The movie airs June 12, but in the meantime you can watch the trailer. When the movie comes out, go watch it and tell everyone you know to watch it too!

From Food, Inc.: 10 Things You Can Do to Change Our Food System

  1. Drink fewer sodas and other sweetened beverages.

Fact: If you replace one 20 oz soda a day with a no calorie beverage (preferably water), you could lose 25 lbs in a year.

  1. Eat at home instead of eating out.

Fact: Children consume almost twice (1.8 times) as many calories when eating food made outside the home.

  1. Support the passage of state and local laws to require chain restaurants to post calorie information on menus and menu boards.

Fact: Half of the large chain restaurants do not provide any nutrition information to their customers.

  1. Tell schools to stop selling sodas, junk food, and sports drinks.

Fact: Over the last two decades, rates of obesity have tripled in children and adolescents aged 6 to 19 years.

  1. Meatless Mondays…Go without meat one day a week.

Fact: An estimated 70% of all antibiotics used in the United States are given to farm animals.

  1. Buy organic or sustainable foods with little to no pesticide use.

Fact: According to the EPA, over 1 billion pounds of pesticides are used each year in the U.S.

  1. Protect family farms, visit your local farmer’s market.

Fact: Farmers markets enable farmers to keep 80 to 90 cents of each dollar spent by the consumer.

  1. Make a point to know where your food comes from – READ LABELS.

Fact: The average meal travels 1500 miles from the farm to your dinner plate.

  1. Tell Congress that food safety is important to you.

Fact: Each year, contaminated food causes millions of illnesses and thousands of deaths in the United States.

  1. Demand job protections for farm workers and food processors, ensuring fair wages and other protections.

Fact: Poverty among farmworkers is more than double that of all wage and salary employees.


Dr. Susan Rubin said...

How can this film reach more than the eaters who already know the issues behind Food Inc. ??
Perhaps if we started some sort of stealth campaign ( or contest even) to take those friends/ relatives who don't know what they don't know to the movie. And then blog about their insights and what surprised them the most.

Got any other ideas on how to grow this movement beyond the fringe???

Kelly said...

I just updated the page with the "10 things you can do to change the food system," FYI.
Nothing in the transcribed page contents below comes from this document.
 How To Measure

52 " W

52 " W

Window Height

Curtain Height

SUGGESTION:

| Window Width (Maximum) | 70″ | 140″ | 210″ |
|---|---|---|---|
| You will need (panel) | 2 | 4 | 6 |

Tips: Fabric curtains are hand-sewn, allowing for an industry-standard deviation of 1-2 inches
I agree that we need to get the word out. That's why I put stuff on this blog and put it on Facebook to tell all my other friends. If we - the people who know about the issues - get the people who don't know about these issues to watch the movie, that's a start. And the contest sounds like a good idea but how would we motivate people to participate?
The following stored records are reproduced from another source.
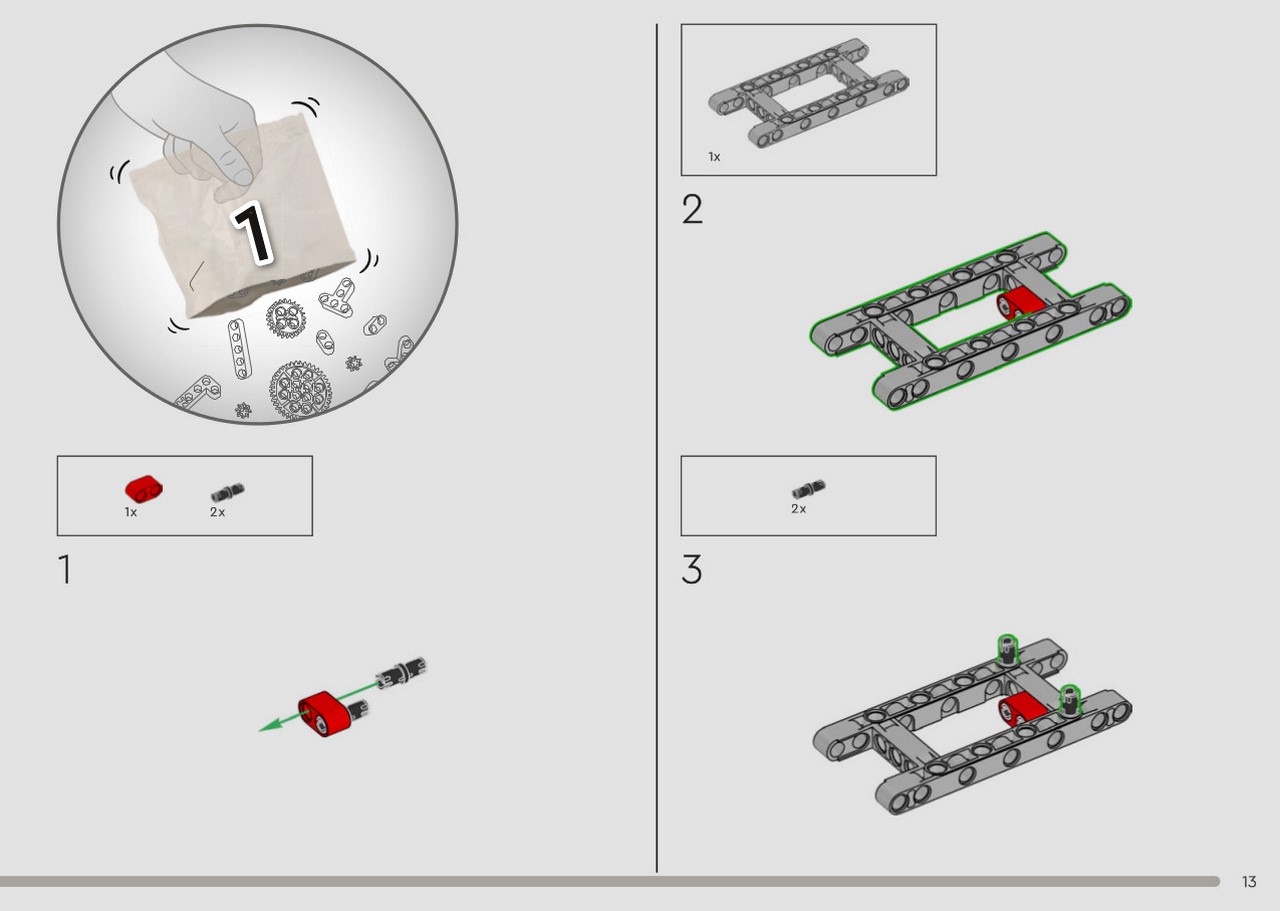 1

1x

2x

1

1x

2

2x

3

13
It's good that the Food, Inc. publicity staff are planning on showing this to Michelle Obama next week, and I think Tom Vilsack saw it a few weeks ago. I know some people in D.C. already saw it, because Marion Nestle said they weren't too happy about the revolving door policy that was brought to light.

Another thing we could do is integrate it into the school curriculum with a systems-based approach. Pamela Koch from Columbia University Teachers' College has developed one called "Farm to Table & Beyond: Making Systems Come Alive" - she just send me the 23-page curriculum on it. Their main website is http://www.tc.edu/cfe/ and she can be contacted at pkoch@tc.edu.

Kelly said...

Just as a follow-up to the curriculum developed by Columbia University, it is available for purchase (& is affordable!) by the National Gardening Association. I added it to my list of nutrition education resources on my blog, but the links are http://www.gardeningwithkids.org/11-3310.html and http://www.gardeningwithkids.org/11-3300.html

Just in case anyone comes across these comments...you don't have to contact Pam Koch.

Emily said...

Thanks for the comment, Kelly. Unfortunately, big sponsor companies hold the $$, and that is why ADA has the funds to do what they do. It's the same way at my school. One of the "big 5" contributes significant funds to our program, which is a huge proponent of growing local foods.